Note that I didn't expect to see more than one value in any cell, because each country cast (in theory) only one value for each resolution. Sure enough, that worked fine:


(
    pd
    .read_csv(filename, engine='pyarrow',
             usecols=['ms_name', 'date', 'ms_vote', 'resolution', 'permanent_member'],
             parse_dates=['date'])
    .loc[lambda df_: df_['permanent_member'] == True]
    .loc[lambda df_: ~df_['ms_name'].isin(['SOMALIA', 'GHANA', 'SWITZERLAND'])]    
    .pivot_table(columns='ms_name',
                index='resolution',
                values='ms_vote',
                aggfunc='sum')
)

However, correlations work on numbers, and the votes in ms_vote are recorded as Y, N, X, and A. I used replace to replace these letter values with integers, and then invoked astype(float) on the data frame to turn them into numbers. I'll admit off the bat that Pandas gives a warning when doing this, and it's likely not the best way to do things... but it's so convenient to pass a dict to df.replace and know it'll work:


(
    pd
    .read_csv(filename, engine='pyarrow',
             usecols=['ms_name', 'date', 'ms_vote', 'resolution', 'permanent_member'],
             parse_dates=['date'])
    .loc[lambda df_: df_['permanent_member'] == True]
    .loc[lambda df_: ~df_['ms_name'].isin(['SOMALIA', 'GHANA', 'SWITZERLAND'])]    
    .pivot_table(columns='ms_name',
                index='resolution',
                values='ms_vote',
                aggfunc='sum')
    .replace({'Y':1, 'N':-1, 'X':0, 'A':0})
    .astype(float)
)

Finally, I invoked corr, then grabbed only those values from the United States` and sorted them to see who was most (and least) highly correlated:


(
    pd
    .read_csv(filename, engine='pyarrow',
             usecols=['ms_name', 'date', 'ms_vote', 'resolution', 'permanent_member'],
             parse_dates=['date'])
    .loc[lambda df_: df_['permanent_member'] == True]
    .loc[lambda df_: ~df_['ms_name'].isin(['SOMALIA', 'GHANA', 'SWITZERLAND'])]    
    .pivot_table(columns='ms_name',
                index='resolution',
                values='ms_vote',
                aggfunc='sum')
    .replace({'Y':1, 'N':-1, 'X':0, 'A':0})
    .astype(float)
    .corr()
    ['UNITED STATES']
    .sort_values(ascending=False)
)

What did I find?

ms_name	UNITED STATES
UNITED STATES	1.0
UNITED KINGDOM	0.7260896030025624
FRANCE	0.6072468692212912
RUSSIAN FEDERATION	0.4455326688482324
CHINA	0.35339678898919363
USSR	0.0824828709373495

Obviously, the US is 100 percent positively correlated with itself. But then we see +72 and +60 for the UK and France, respectively.

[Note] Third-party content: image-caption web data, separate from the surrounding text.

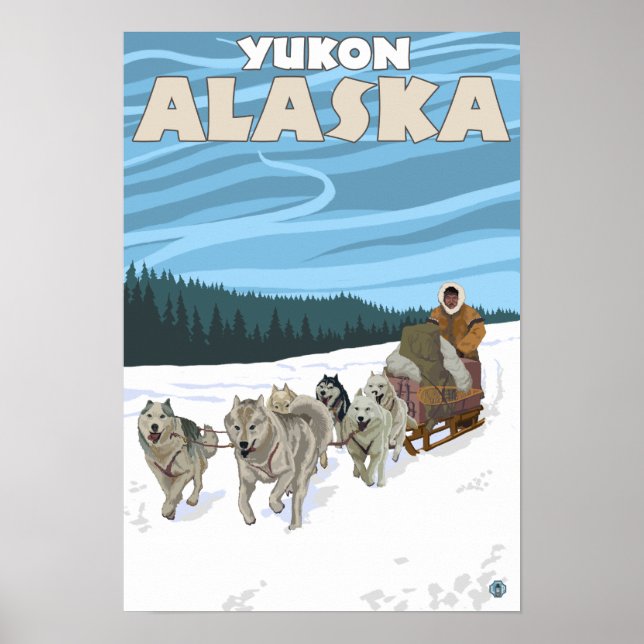 Dog Sledding Scene - Yukon, Alaska Poster (Front)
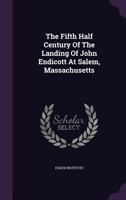 The Fifth Half Century of the Landing of John Endicott at Salem, Massachusetts. Commemorative Exercises by the Essex Institute, September 18, 1878 3337293573 Book Cover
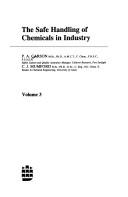 Cover of: safe handling of chemicals in industry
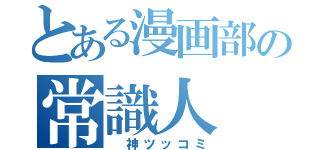 とある漫画部の常識人（　神ツッコミ）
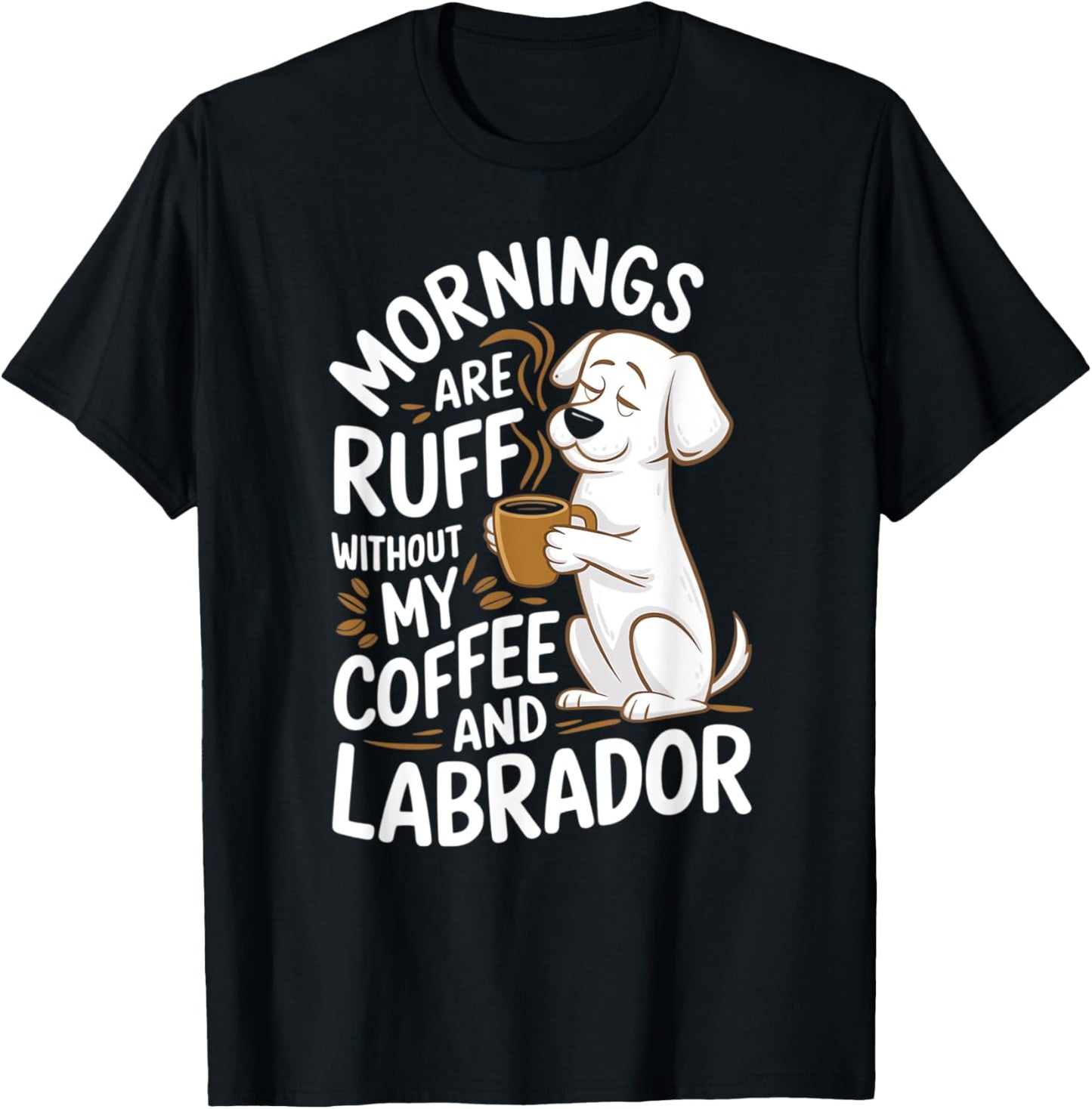 Mornings Are Ruff - Labrador Dogs and Coffee T-Shirt - T-Shirt | Black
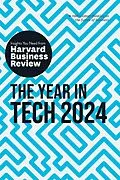 E-Book (epub) The Year in Tech, 2024: The Insights You Need from Harvard Business Review von Harvard Business Review, David De Cremer, Richard Florida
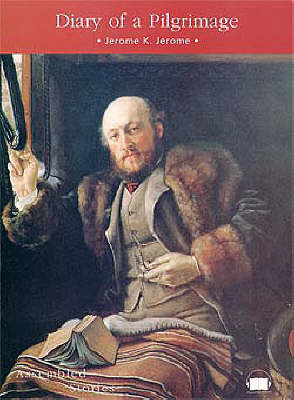 Diary of a Pilgrimage - Jerome Jerome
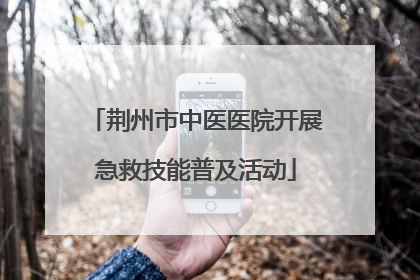 荆州市中医医院开展急救技能普及活动
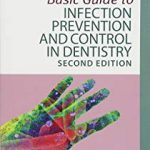 Basic guide to infection prevention and control in dentistry
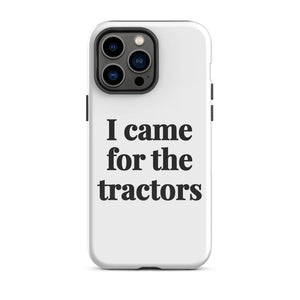 Furrow & Fields Tough Case for iPhone® iPhone 14 Pro Max I Came for the Tractors | Tough Case for iPhone® Quality Farmers Merch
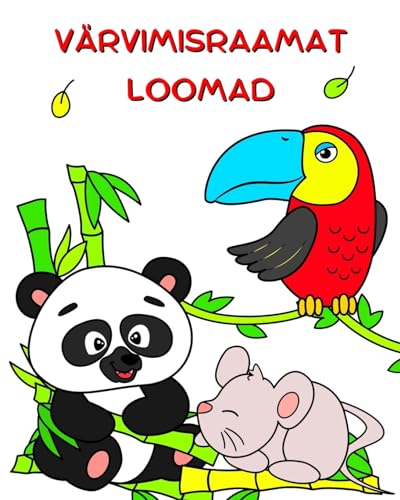 Värvimisraamat Loomad: Ilusad loomad värvimiseks lastele alates 2 aastastele ja vanematele von Blurb
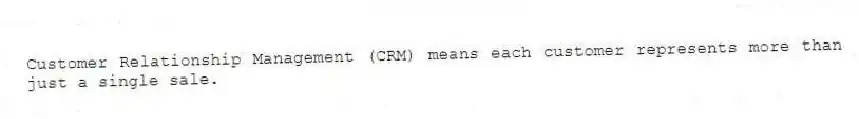 Customer Relationship Management (CRM) means each customer represents more than just a single sale.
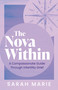 The Nova Within (A Compassionate Guide Through Infertility Grief) by Sarah Marie, 9781459758582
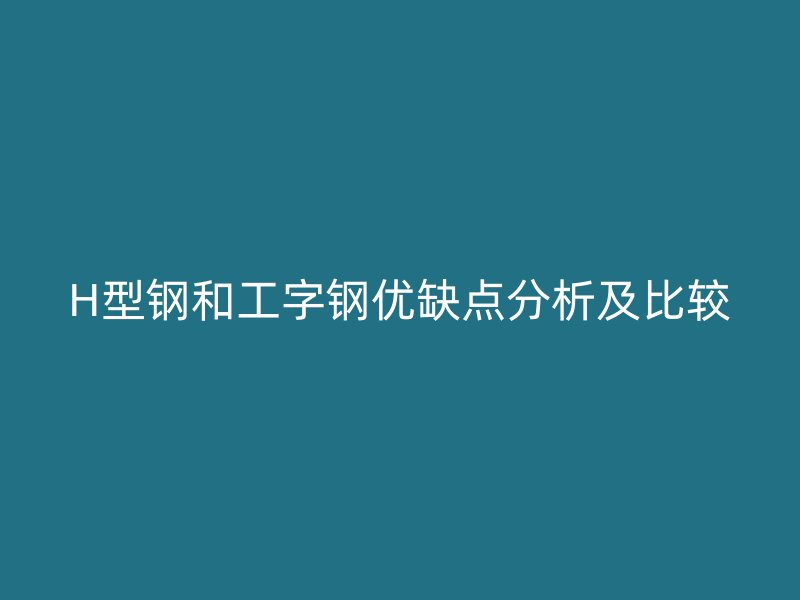 H型鋼和工字鋼優(yōu)缺點(diǎn)分析及比較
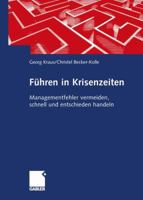 Fuhren in Krisenzeiten: Managementfehler Vermeiden, Schnell Und Entschieden Handeln 3409124489 Book Cover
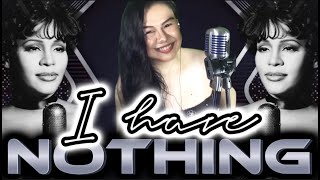 I HAVE NOTHING  WHITNEY HOUSTON MARIA CHARINA COVER [upl. by Letniuq]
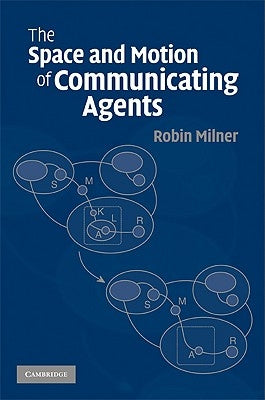 The Space and Motion of Communicating Agents by Milner, Robin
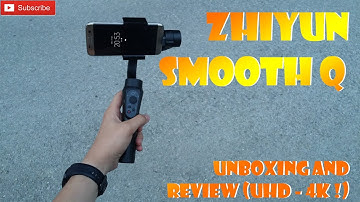 Zhiyun Smooth Q UNBOXING AND REVIEW (UHD - 4K !)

Russia, which took over the USSR (Soviet Union) seat after the Communist government fell, has a +44 correlation with the US, a big difference from the +8 correlation that the USSR had. I might have expected a negative correlation between the US and USSR, but we'll discuss that more in question 3.) And China is only a +35 correlation — much smaller than the other Western powers, but still larger than I would have expected, and positive.